Medical devices often consist of complex systems, for example:

  • Sensors and measurement devices
  • Embedded systems (often based on Linux)
  • Wireless communication such as Bluetooth, RFID, or Wi-Fi
  • Backend systems such as server infrastructures, cloud services, or mobile applications

Due to this heterogeneity, each penetration test is an individual case. The specific approach is typically defined jointly with the manufacturer at the beginning of the engagement.

Typical guiding questions include:

  • Can a patient’s health be negatively impacted through direct manipulation of the device?
  • Can measurement data be manipulated, leading to incorrect medical decisions?
  • Are patient health data adequately protected across the entire processing chain?

From these questions, typical testing areas and attack vectors emerge:

  • Analysis of wireless communication interfaces
  • Physical access and device teardown to identify internal interfaces (e.g., JTAG, UART)
  • Examination of embedded systems and firmware
  • Analysis of backend systems, including web applications and APIs

The objective is to simulate realistic attack scenarios across the entire technical architecture and evaluate their impact on patient safety and data protection.

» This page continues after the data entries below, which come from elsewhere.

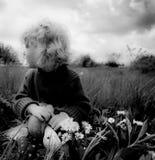 Blondes Baby mit Schildkröte auf dem Gras Stockfoto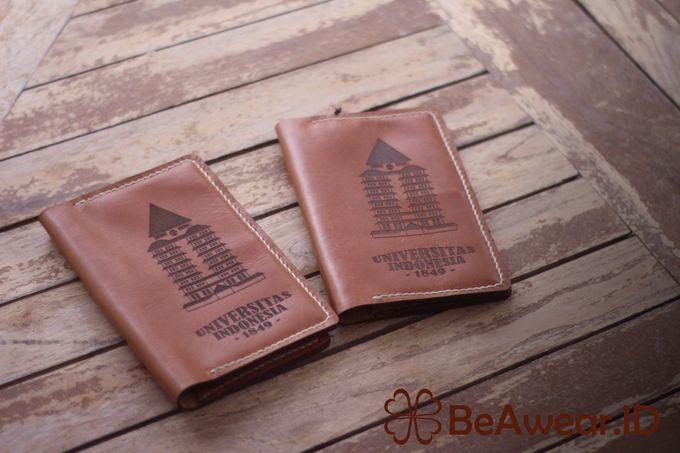 Passport Holder Kulit Custom Laser by Beawear.id - 001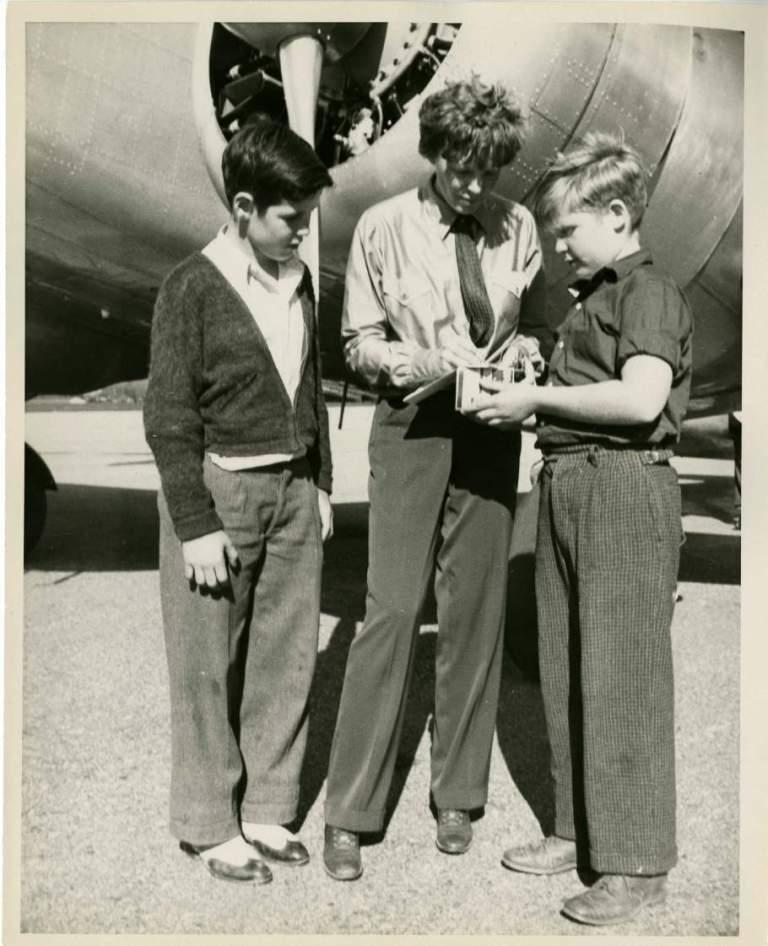 Earhart in washinton, DC museum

Relevance for Manufacturers

For manufacturers of medical devices, penetration testing is a suitable method to support regulatory requirements. It is particularly used to validate security controls in practice, assess risks in a traceable manner, and strengthen compliance evidence.

Penetration testing is therefore not explicitly mandated by name within the MDR, but it is considered a relevant and recommended method in the context of the required verification and validation.

In practice, notified bodies responsible for conformity assessment typically require evidence of security testing. Penetration testing is often expected, especially for software-based or connected medical devices, as it provides a practical demonstration of resilience against realistic attack scenarios.